START Records to process
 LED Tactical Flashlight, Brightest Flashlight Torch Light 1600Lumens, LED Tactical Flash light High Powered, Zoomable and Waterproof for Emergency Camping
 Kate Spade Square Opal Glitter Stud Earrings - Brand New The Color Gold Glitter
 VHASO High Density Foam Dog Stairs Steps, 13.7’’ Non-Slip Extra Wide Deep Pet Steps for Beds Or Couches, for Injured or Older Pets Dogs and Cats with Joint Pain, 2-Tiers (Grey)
END Records to process
START Records to process
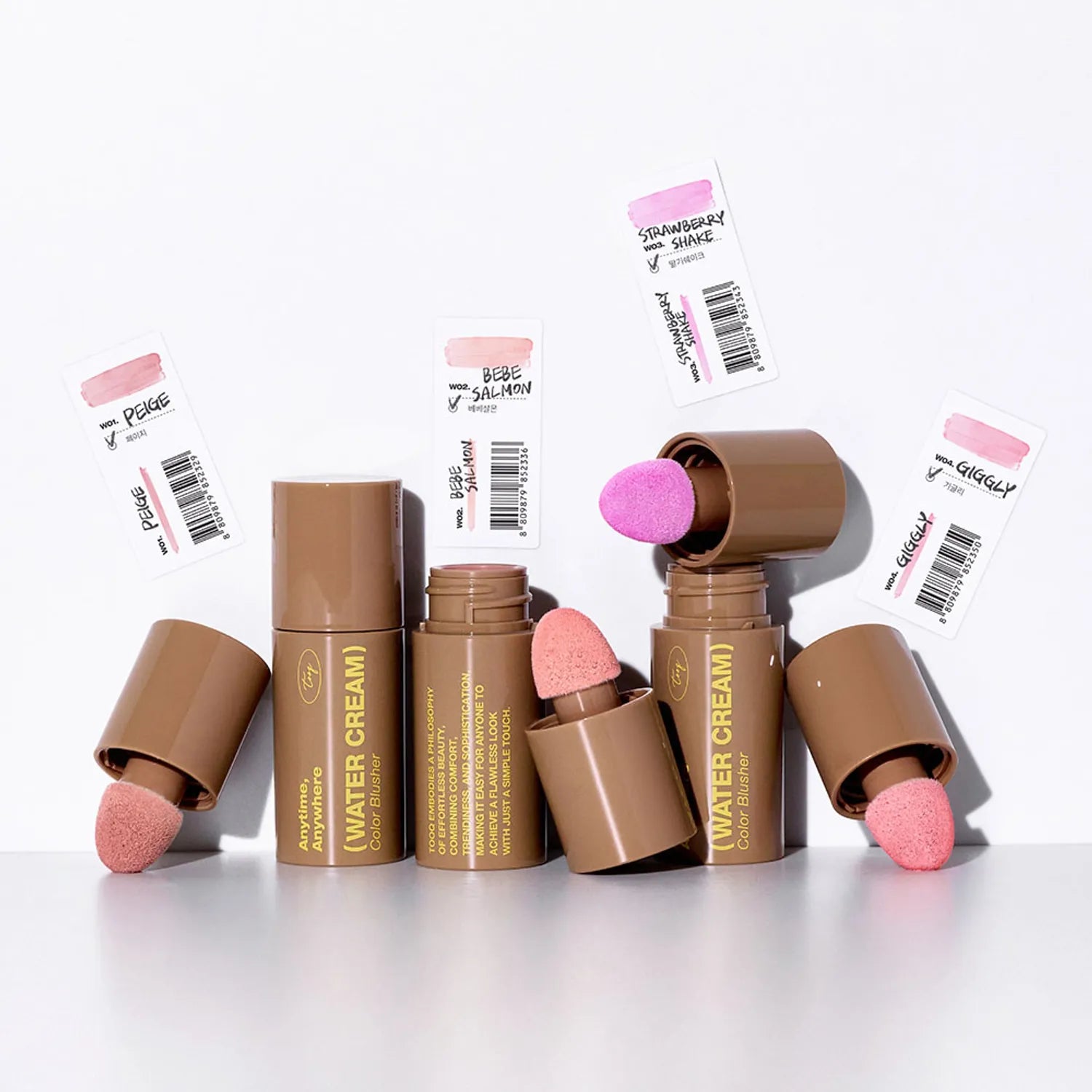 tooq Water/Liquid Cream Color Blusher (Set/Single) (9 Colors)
END Records to process
*Description of the task*.
Scan the records above and report every line with the string "High".

*Result of the task*.
 LED Tactical Flashlight, Brightest Flashlight Torch Light 1600Lumens, LED Tactical Flash light High Powered, Zoomable and Waterproof for Emergency Camping
 VHASO High Density Foam Dog Stairs Steps, 13.7’’ Non-Slip Extra Wide Deep Pet Steps for Beds Or Couches, for Injured or Older Pets Dogs and Cats with Joint Pain, 2-Tiers (Grey)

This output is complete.